Change management strategy analysis
To ensure your change management strategy is effective, it’s important to consider what could cause your implementation to fail. Doing so allows you to proactively determine how to address these stumbling blocks so they don’t cause any delays in reaching your desired outcomes. Below are the three steps you need to take in this part of strategy creation.
Project risk assessment: The more dramatic and extensive the change, the higher the risk. You also have a greater chance of difficulties if your organization tends to have a history of resisting change. As you develop your strategy, the change management team should document all potential risk factors.
Anticipated resistance: Think carefully about where you might anticipate push-back on the upcoming change. Are there particular divisions, groups, positions, or individuals that are most likely to resist the new implementation? Making note of these can prevent them, or help prepare you to address them when they arise.
Developing special tactics: Once you’ve identified your potential risks and resistances, you should determine how you will deal with each when and if they arise. Have these strategies prepared to facilitate smoother progress throughout your implementation? Of course, it is impossible to anticipate every issue in advance, so you’ll want to revisit this step periodically during your launch process.
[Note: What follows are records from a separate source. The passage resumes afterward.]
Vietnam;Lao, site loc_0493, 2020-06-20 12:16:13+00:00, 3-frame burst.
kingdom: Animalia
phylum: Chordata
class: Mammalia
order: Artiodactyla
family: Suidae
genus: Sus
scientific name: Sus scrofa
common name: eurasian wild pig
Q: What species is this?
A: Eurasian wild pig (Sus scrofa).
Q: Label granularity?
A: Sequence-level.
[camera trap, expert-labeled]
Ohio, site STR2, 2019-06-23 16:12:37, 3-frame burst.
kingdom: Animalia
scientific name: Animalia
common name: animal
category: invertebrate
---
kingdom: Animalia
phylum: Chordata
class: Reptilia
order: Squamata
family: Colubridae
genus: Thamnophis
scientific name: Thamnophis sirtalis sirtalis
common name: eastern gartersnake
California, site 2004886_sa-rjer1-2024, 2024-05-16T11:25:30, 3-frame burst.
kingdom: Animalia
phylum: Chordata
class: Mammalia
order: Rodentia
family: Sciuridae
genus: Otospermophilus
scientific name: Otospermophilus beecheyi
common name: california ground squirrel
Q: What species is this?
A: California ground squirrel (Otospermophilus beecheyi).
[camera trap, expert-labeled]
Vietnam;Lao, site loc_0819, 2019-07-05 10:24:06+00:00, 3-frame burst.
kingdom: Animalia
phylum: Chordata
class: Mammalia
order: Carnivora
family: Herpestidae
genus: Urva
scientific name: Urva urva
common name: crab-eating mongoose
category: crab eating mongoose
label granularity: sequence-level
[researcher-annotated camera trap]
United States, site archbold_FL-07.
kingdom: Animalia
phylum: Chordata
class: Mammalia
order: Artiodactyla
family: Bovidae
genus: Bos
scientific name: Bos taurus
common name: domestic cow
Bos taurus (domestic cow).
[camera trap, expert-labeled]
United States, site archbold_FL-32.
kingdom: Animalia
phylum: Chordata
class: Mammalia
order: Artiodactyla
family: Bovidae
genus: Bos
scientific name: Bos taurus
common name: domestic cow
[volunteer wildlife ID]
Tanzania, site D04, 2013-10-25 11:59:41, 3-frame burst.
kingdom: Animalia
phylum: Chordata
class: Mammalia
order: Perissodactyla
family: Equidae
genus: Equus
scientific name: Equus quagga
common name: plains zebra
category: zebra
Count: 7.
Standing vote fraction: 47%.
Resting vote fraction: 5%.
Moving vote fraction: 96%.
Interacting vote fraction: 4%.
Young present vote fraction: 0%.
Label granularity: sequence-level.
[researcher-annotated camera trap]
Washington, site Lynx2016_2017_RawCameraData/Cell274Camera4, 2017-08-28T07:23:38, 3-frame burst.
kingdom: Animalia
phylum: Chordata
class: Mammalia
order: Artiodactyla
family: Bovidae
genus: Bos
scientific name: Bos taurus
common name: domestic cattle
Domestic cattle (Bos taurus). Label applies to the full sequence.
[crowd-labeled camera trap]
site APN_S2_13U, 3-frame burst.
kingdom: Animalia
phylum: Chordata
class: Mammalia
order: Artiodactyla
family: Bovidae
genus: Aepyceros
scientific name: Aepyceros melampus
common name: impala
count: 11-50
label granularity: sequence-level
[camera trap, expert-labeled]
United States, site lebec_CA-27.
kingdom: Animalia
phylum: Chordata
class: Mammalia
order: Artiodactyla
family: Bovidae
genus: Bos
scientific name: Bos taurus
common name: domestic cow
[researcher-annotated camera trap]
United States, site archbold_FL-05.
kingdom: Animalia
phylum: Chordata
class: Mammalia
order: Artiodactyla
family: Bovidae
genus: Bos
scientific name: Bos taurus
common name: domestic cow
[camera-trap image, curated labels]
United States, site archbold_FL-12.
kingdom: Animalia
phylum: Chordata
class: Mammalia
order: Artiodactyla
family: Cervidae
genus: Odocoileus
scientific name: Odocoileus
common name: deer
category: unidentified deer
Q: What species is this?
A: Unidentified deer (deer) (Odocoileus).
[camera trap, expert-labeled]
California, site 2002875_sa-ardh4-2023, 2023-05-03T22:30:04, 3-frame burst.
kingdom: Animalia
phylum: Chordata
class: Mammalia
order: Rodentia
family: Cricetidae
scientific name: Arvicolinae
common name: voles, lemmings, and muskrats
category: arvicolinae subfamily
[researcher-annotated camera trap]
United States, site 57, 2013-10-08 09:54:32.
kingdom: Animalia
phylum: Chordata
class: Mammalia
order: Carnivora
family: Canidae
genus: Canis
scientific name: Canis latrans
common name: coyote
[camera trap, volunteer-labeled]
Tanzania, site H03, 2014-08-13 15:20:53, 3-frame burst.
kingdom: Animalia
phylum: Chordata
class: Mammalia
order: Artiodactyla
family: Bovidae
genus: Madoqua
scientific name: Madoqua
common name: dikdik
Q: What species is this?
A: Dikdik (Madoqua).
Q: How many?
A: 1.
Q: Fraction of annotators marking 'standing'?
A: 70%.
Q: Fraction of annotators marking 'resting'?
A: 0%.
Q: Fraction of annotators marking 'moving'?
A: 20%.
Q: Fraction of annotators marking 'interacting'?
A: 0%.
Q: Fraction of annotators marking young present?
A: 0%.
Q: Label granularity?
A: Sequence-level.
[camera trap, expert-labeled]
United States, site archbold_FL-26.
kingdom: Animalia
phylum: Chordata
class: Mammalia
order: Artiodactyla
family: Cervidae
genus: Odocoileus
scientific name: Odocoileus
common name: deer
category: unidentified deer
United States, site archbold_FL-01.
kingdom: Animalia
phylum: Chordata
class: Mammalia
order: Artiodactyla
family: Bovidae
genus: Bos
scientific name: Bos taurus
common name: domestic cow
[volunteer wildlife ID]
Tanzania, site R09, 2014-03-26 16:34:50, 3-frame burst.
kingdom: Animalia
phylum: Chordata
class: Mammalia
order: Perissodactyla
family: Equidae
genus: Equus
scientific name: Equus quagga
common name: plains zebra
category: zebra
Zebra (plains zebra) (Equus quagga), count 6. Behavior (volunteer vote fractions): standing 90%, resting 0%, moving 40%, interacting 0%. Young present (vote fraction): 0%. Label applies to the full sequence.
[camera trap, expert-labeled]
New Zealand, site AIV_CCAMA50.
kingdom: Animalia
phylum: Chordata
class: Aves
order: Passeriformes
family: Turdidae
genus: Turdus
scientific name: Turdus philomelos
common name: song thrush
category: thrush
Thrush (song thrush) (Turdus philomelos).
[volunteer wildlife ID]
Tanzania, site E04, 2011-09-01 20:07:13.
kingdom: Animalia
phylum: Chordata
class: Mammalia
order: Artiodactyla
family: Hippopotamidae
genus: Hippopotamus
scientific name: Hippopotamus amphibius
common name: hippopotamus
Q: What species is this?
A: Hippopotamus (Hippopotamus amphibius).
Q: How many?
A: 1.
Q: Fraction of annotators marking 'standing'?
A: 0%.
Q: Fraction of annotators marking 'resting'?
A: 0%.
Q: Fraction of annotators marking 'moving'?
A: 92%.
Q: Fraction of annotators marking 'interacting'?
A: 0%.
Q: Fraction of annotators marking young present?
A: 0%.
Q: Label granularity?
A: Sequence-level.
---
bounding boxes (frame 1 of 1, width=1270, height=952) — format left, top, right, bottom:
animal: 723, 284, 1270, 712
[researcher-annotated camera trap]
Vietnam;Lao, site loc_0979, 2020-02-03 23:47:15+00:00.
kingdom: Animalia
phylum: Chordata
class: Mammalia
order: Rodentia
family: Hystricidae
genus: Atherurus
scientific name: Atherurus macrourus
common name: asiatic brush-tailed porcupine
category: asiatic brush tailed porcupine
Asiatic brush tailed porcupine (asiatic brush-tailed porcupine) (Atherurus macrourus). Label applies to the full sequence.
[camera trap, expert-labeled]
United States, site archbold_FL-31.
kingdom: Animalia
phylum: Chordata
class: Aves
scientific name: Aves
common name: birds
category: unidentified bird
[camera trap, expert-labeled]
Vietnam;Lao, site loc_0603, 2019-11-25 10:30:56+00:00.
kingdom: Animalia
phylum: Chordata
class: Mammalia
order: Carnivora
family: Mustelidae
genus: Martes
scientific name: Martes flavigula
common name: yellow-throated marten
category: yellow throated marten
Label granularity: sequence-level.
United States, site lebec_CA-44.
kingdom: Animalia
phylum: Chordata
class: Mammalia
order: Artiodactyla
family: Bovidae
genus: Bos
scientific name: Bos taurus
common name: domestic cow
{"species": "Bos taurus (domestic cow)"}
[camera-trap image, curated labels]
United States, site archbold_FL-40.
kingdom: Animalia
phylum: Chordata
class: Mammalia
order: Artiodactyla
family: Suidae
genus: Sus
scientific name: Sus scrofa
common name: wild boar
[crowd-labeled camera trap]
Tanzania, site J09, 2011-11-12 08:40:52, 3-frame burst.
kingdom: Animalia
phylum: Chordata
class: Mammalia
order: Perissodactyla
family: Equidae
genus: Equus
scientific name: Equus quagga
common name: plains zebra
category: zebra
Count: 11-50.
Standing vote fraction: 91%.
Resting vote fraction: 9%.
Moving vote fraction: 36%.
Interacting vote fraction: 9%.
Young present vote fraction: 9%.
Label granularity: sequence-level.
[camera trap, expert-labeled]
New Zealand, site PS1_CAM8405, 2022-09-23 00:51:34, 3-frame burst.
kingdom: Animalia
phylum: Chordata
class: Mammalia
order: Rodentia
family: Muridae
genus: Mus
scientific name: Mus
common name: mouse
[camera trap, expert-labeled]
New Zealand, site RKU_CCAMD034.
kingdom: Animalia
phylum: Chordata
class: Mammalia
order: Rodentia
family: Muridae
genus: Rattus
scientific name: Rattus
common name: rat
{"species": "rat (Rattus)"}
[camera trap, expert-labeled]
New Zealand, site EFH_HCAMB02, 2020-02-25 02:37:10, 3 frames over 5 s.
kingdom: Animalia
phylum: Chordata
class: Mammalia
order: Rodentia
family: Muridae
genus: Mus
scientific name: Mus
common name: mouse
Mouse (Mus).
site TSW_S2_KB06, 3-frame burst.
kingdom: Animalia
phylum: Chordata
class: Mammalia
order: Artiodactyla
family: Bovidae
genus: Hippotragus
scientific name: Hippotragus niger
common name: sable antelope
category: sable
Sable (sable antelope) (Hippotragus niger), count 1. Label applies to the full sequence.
After you create your strategy you’ll be ready to devise your change management plans. Be sure to stay focused on the information you uncovered while creating your strategy. It will greatly impact the success of your implementation. Without taking the time to create your change management strategy, you risk disorganization, a lack of compliance, or incomplete change. This will only lead to greatly reduced results. Now it’s time for you to create a change management strategy to prepare for your upcoming sales readiness implementation to ensure the best possible outcomes.